--- start of Reading text ---
Ok, let me start out with a little defensiveness: I know we dont HAVE to use Reverse Osmosis and I KNOW springwater works fine. That being said I HAVE reverse osmosis and I have minerals. What I don't have is the understanding... yet... hopefully...

So, I was doing a German hefe and added 5 grams of Burton water salts, 5 grams of Gypsum, and 5 grams of chalk to 5 gallons.

My observations: stirred into water, and heated to 170 for mash in (lowers to 153 on mixing with grains) . Then I heated another batch to 170 for sparge. (never boiled until adding hops)

I did everything as usual with past springwater batches. I noticed that a lot of the minerals that I added went to the bottom of the water holding tanks.

I also noticed my efficiency was waaaay low this time; around 43%. Last few batches I have been at 70%. I have to assume this time was the water, as everything else was the same. The PH of the strike water was 8.5, and upon mashing in it measured at 4.9 PH. (Digital PH meter). I forgot to test my TDS.
--- end of Reading text ---
--- start of Information provided ---
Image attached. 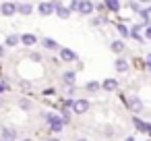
--- end of Information provided ---
* [Task description]
Swap "efficiency" for "yield" in the brewing post and give it again, starting at "I did everything" and ending at "test my TDS.".

* [Full solution]
I did everything as usual with past springwater batches. I noticed that a lot of the minerals that I added went to the bottom of the water holding tanks.

I also noticed my yield was waaaay low this time; around 43%. Last few batches I have been at 70%. I have to assume this time was the water, as everything else was the same. The PH of the strike water was 8.5, and upon mashing in it measured at 4.9 PH. (Digital PH meter). I forgot to test my TDS.